425 - Procedural Exposure and Competency in Pediatric Emergency Medicine Fellowships: How Are We Tracking Expected Procedures and What Are We Doing When Direct Patient Care Is Not Enough?
Pediatric Emergency Medicine Fellow Medical College of Wisconsin Wauwatosa, Wisconsin, United States
Background: The ACGME provides a list of essential procedural skills for PEM fellow graduates. But limited exposure to some procedures may impact proficiency and confidence. Objective: To examine if and how PEM fellowship programs track fellow-performed procedures, to determine whether programs have a predesignated number of procedures required to achieve “competence,” to assess if fellows are reaching these thresholds in clinical care alone, and to understand how programs are providing exposure to procedures unable to be mastered by clinical exposure alone. Design/Methods: Program directors from the 85 accredited PEM Fellowship programs in the United States were surveyed. The survey contained demographic questions on program/hospital type, if and which procedures were tracked, the “threshold for competence” number for each procedure, and how programs are providing educational experiences for procedures not achieved through direct clinical alone. Results: 54 (64%) of program directors responded with 40 (47%) completing the survey. Most were from level 1 (32, 80%) trauma centers, with a minority working in level 2 (5, 12.5%) and level 3 (3, 7.5%) trauma centers. A majority, 20 (50%) had patient volumes >75,000, with less respondents working in hospitals with smaller annual volumes 10 (25%) 50-74,999, 10 (25%) 20-49,000. Nearly all (98%) reported tracking fellow performed procedures, with the majority 49 (91%) tracking via fellow submitted procedure logs. 32 (59.3%) of programs reported designating achievement of procedural competency, with preset numerical thresholds and simulation being the most common methods of achievement (Table 1). Four of the procedures had zero programs achieving the desired numbers through direct patient care alone with all procedures having < 50% of programs achieving them through direct patient care (Table 2). The designated number to achieve competency in each procedure varied greatly and the number of programs providing additional education for each individual procedure is listed in Table 2.

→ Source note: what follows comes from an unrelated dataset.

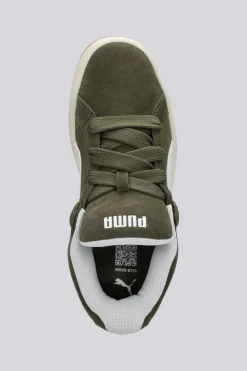 Puma Park Lifestyle Easy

Conclusion(s): Programs are tracking their fellow’s procedures, but direct clinical care experiences are not enough to ensure competence. There are many strategies being used to enhance procedural training but there is no consistent educational standard amongst programs. Procedures that cannot be acquired solely through direct patient care may require a differentiation between exposure and competency. This information may lead to the modification of ACGME requirements and should emphasize the importance of collaboration between programs to share best practices in procedural education.